*** Opening EXCERPT TO READ ***

After misleading reports circulated this week claiming that Italy had decided to close its borders to visitors until next year, here’s a look at the facts on travel to Italy.
Several of The Local’s readers in Italy got in touch on Wednesday morning to ask us about suspect claims on social media and in some international news outlets stating that the Italian government has closed the country’s borders to tourists until 2021.
Fortunately, the Italian government has not announced any such measure.
The Italian embassy in Moscow on Tuesday denied reports in some Russian media outlets of an alleged statement concerning the closure of Italian borders until the end of this year by Italy’s culture and tourism minister, Dario Franceschini.
“The matter of Italy closing its state borders has not been discussed,” the embassy stated.
Franceschini himself, when asked about the claims in Italy’s Chamber of Deputies on Tuesday, said: “As is all too obvious, I have never spoken, nor ever thought, of closing the Italian borders to tourists for 2020,” according to Il Messaggero.
“I am working on the exact opposite. I proposed yesterday at the meeting of tourism ministers of the European Union, a European uniformity of the safety rules with respect to the risk of contagion, allowing the free movement of tourists within the European Union. So we’re starting bilateral talks with other countries that have a lot of tourism going to to Italy,” he added.

*** Closing EXCERPT TO READ ***
*** Opening DATASET ENTRIES ***

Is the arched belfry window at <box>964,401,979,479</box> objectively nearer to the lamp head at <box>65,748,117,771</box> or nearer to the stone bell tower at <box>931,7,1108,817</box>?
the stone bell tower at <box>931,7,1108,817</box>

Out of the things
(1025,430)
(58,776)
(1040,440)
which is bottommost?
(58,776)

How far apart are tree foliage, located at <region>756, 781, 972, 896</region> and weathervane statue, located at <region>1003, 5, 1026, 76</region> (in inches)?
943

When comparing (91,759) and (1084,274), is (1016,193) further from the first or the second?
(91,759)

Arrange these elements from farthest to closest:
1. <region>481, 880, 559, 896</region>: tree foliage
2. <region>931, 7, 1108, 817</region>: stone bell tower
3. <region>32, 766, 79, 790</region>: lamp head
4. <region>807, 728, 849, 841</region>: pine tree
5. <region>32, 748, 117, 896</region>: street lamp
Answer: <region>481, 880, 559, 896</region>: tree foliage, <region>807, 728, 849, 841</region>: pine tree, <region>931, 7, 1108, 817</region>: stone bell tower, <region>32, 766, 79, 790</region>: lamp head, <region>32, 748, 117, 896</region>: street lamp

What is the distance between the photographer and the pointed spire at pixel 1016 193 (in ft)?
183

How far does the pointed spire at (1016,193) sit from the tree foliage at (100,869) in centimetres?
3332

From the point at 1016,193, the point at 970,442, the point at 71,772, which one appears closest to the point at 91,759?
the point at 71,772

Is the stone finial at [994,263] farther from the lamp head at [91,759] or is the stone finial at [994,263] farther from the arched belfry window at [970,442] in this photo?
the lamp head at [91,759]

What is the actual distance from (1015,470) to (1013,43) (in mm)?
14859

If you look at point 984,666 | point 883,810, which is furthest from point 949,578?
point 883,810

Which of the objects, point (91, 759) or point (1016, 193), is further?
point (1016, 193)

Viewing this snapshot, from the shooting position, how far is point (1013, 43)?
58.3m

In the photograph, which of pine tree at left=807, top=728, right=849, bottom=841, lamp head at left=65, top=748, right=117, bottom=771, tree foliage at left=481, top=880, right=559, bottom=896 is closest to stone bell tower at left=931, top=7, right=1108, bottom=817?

*** Closing DATASET ENTRIES ***

TASK TO COMPLETE:
According to the article on travel to Italy, what did Franceschini propose at the meeting of European Union tourism ministers? The rows come from a separate source.

REPLY:
He proposed European uniformity of safety rules on contagion risk, allowing the free movement of tourists within the European Union.